METHODS: Full retinal thickness in the central zone, overall and hemisphere thicknesses of the parafovea and perifovea, ganglion cell complex (GCC) thickness and retinal nerve fibre layer (RNFL) thickness were assessed in 185 individuals using spectral domain optical coherence tomography (88 individuals with diabetes but no DR, 55 with DR, and 42 non-diabetic controls). The DR group comprised of 60% of participants with very mild non-proliferative diabetic retinopathy (NPDR) (representing microaneurysms only) and 40% with mild NPDR (hard exudates, cotton-wool spots, and/or mild retinal haemorrhages). Regression analysis was performed to determine the factors associated with retinal tissue thickness, taking into account, age, sex, presence of DR, duration of diabetes, HbA1c levels and type of diabetes.

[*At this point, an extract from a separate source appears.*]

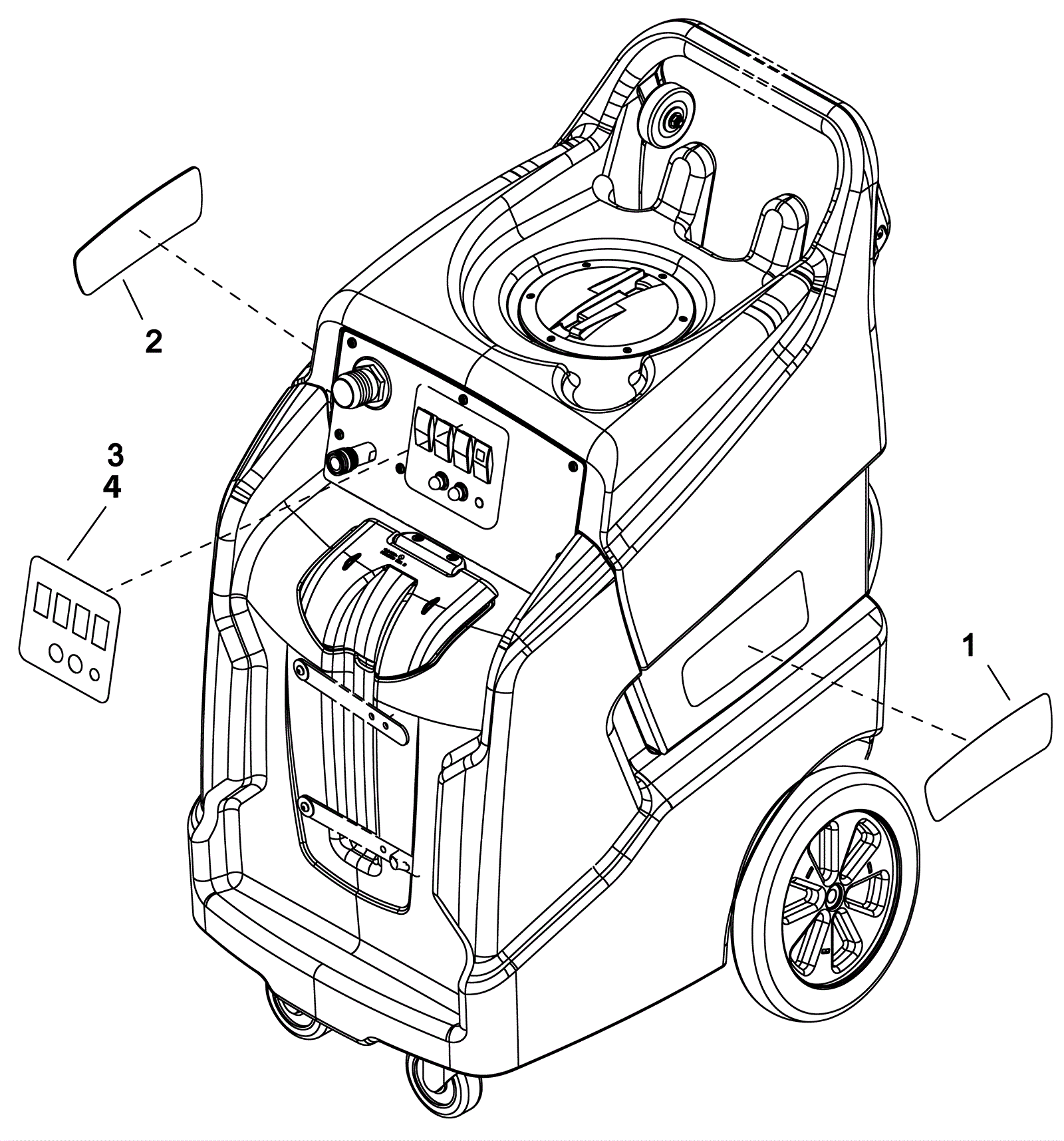 2

3
4

1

RESULTS: The mean (S.D.) of the overall parafoveal thickness was 306 (16) in the DR group and 314 (14) in the control group (p = 0.02). The mean (S.D.) of the superior hemisphere parafoveal thickness was 309 (16) in the DR group and 318 (14) in the control group (p = 0.02). The mean (S.D.) of the inferior hemisphere parafoveal thickness was 303 (17) in the DR group and 311 (15) in the control group (p = 0.02). There were no significant differences in retinal thickness between groups in the central zone (p = 0.27) or perifovea (p > 0.41). Neither the overall nor the hemisphere RNFL (p > 0.75) and GCC thickness (p > 0.37) were significantly different between the groups. Regression analysis revealed that parafoveal thickness in diabetic individuals was reduced in association with presence of DR (B = -5.9 μm, p = 0.02) and with advancing age (B = -4.5 μm, p = 0.004, for every 10 year increase in age) when adjusted for sex, duration of diabetes, HbA1c levels and type of diabetes.

CONCLUSION: The inner macula is thinner in the presence of clinical signs of diabetic retinopathy and is compounded by advancing age. The influence of any macular oedema or that by cotton-wool spots could not be ruled out and may still confound these results.